→ **EXTRACT PROVIDED**:
........

The Wall Street Journal has long had a successful online paywall. The Financial Times has one, too. We can confidently say now that The New York Times will be the third major newspaper success.
The Times Company as a whole had poor second-quarter earnings yesterday, with print ads continuing to decline and digital ads weighed down by a terrible performance at its About.com content farm.
But at The New York Times itself, revenue actually increased by 0.3 percent from a year ago. Compare that to the previous quarter, when the paper’s revenue slid 2 percent. Year-over-year revenue had been negative for eleven of the previous twelve quarters.
What happened this time? The Times put up a paywall on its website and asked readers to pay for its expensive-to-produce news.
And they did, in large numbers. Digital subscriptions to nytimes.com went from zero to 224,000 in three months. Add in the 57,000 tablet subscribers on Kindles and iPads and the paper already has 281,000 new paying customers.
The new online subs helped push up the paper’s circulation revenues by 1.6 percent, where they had fallen 2.9 percent in the first quarter.
The Times’s PR chief Bob Christie says on Twitter that its Lincoln promo adds another 100,000 subscribers, and 750,000 print subscribers (who don’t have to pay online) have signed up.
But this news is even bigger than that. It proves that, contra the naysayers, readers will pay good money for quality news.
The biggest problem facing the newspaper industry has been how to make the transition from print to all-digital. An all-digital newspaper would shed something like 60 percent of its costs. The problem has been, of course, that they’ve been shedding 90 percent of their advertising revenue when going from print to online.

........

→ **SUPPLIED MATERIAL**:
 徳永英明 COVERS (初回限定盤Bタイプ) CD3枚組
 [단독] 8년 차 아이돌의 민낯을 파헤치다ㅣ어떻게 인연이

........

→ **USING THE INFORMATION**:
#1 Rewrite the part of the article on the New York Times paywall that opens with the words containing "The Wall Street" and closes with "About.com content farm.", using "subscription wall" in place of "paywall".
#2 According to the article on the New York Times paywall, how many digital subscriptions to nytimes.com were sold in the first three months?
The listing was taken from a source separate from the article on the New York Times paywall.

→ **TASK-BY-TASK RESULTS**:
#1
The Wall Street Journal has long had a successful online subscription wall. The Financial Times has one, too. We can confidently say now that The New York Times will be the third major newspaper success.
The Times Company as a whole had poor second-quarter earnings yesterday, with print ads continuing to decline and digital ads weighed down by a terrible performance at its About.com content farm.

#2 224,000